▸ **TEXT EXCERPT**:

As mentioned in the abstract, percolation regime was considered as the start point for the crack simulation. When cracks occur, percolation is interrupted and quantum tunneling dominates if particle separation remains within a few nanometers; this is a phenomenon observed on 2D and 3D materials, which has been thoroughly studied in condensed matter physics [1, 2].
Therefore, it is not possible to conduct a crack simulation by relying only on classical physics, see equations (1) – (5) in the resubmitted manuscript.
References
[1] doi: https://doi.org/10.1016/0921-4526(95)00602-8
[2] doi: https://doi.org/10.1103/PhysRevB.59.3168
Author Response
please find the attached file
Author Response File: 
Author Response.pdf
Reviewer 2 Report (New Reviewer)
This work investigates the influence of cracks of conductive textronic layers from repeated bending on their conductive properties by the numerical simulations. Comparing the simulation results with the experimental results, a relationship was derived that allows to link the number of iterations of the procedure with the number of bends of the textronic conductive layer. The manuscript is well written and data presented is reasonable, so I think it can be published after minor revisions as below:
1. In the first few paragraphs of Introduction, the authors introduce a lot of things including wearable electronics and sensors. Please add some related references here, such as “Kim J, et al. Wearable biosensors for healthcare monitoring[J]. Nature biotechnology, 2019, 37(4): 389-406.”, “Hong Y, et al. Highly anisotropic and flexible piezoceramic kirigami for preventing joint disorders[J]. Science Advances, 2021, 7(11): eabf0795.” and “Fan W, et al. Machine-knitted washable sensor array textile for precise epidermal physiological signal monitoring[J]. Science advances, 2020, 6(11): eaay2840.”
2. In page 4, the author claims “The thickness of the conductive layers obtained in the PVD process does not exceed 1 micrometer, which, compared to their other dimensions (in the order of millimeters), justifies treating them as infinitely thin.” Beside the thickness of the conductive layers, the thickness of substrate should be considered because the substrate thickness significantly influences the stress distribution of the conductive layers even under the same bending angle.
Author Response
please find the attached file
Author Response File: Author Response.pdf
Reviewer 3 Report (New Reviewer)
1 English language needs to be improved. Some sentences in the manuscript are confusing.
For example, In the abstract, “The influence of defects resulting from repeated bending of the conductive layer on its conductivity, taking into account their anisotropic and partly stochastic character is analyzed.”
“This allowed to derive a formula linking the iteration number of the simulation procedure with the number of bends.”
2 In the introduction section, there are a lot of descriptions about the importance of wearable electronics and the methods of preparing wearable electronics. However, the work turns out to be a simulation study instead of an experiment study. The authors didn’t review any existing simulation methods applied on similar topics, making it hard to assess the novelty and contribution of this study.
3 The figures in the manuscript are not clear. The ruler in Figure 1 is not clear. The text information in Figures 9,10 and 11 is not clear.
4 As shown in section 3.2, the authors suggested that there was a good agreement between their simulation results and the experiment results. However, they didn't compare their method with other existing methods, nor did they discuss the significance of their findings. If the findings indeed deepen the understanding of any phenomenon happening during the repetitive bending, what insights can be derived? How can the manufacturers make use of the conclusions of this work?

▸ **SUPPLIED MATERIAL**:

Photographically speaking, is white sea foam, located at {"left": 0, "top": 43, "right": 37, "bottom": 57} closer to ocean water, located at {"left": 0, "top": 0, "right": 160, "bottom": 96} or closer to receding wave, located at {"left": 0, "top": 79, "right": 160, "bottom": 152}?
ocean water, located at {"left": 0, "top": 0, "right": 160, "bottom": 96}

▸ **AIM 1**:
Summarize the review text in two sentences.
▸ **AIM 2**:
Answer these questions using the review text:
(a) What dominates when cracks interrupt percolation and particle separation remains within a few nanometers?
(b) According to the claim Reviewer 2 quotes from page 4, what thickness do the conductive layers from the PVD process not exceed?
(c) In which figures does Reviewer 3 call the text information unclear?
▸ **AIM 3**:
Return the part of the review text from "2. In page 4, the" to "same bending angle.".

▸ **EXERCISE OUTPUT 1**:
The review text opens by arguing that crack simulation cannot rely on classical physics alone, because quantum tunneling dominates when cracks interrupt percolation and particle separation stays within a few nanometers. Two reviewers then comment on a numerical study of how cracks from repeated bending affect conductive textronic layers: one recommends publication after minor revisions, such as added references and consideration of substrate thickness, and the other criticizes the English, the unclear figures, and the absence of any review of or comparison with existing methods.

▸ **EXERCISE OUTPUT 2**:
(a) Quantum tunneling
(b) 1 micrometer
(c) Figures 9, 10 and 11

▸ **EXERCISE OUTPUT 3**:
2. In page 4, the author claims “The thickness of the conductive layers obtained in the PVD process does not exceed 1 micrometer, which, compared to their other dimensions (in the order of millimeters), justifies treating them as infinitely thin.” Beside the thickness of the conductive layers, the thickness of substrate should be considered because the substrate thickness significantly influences the stress distribution of the conductive layers even under the same bending angle.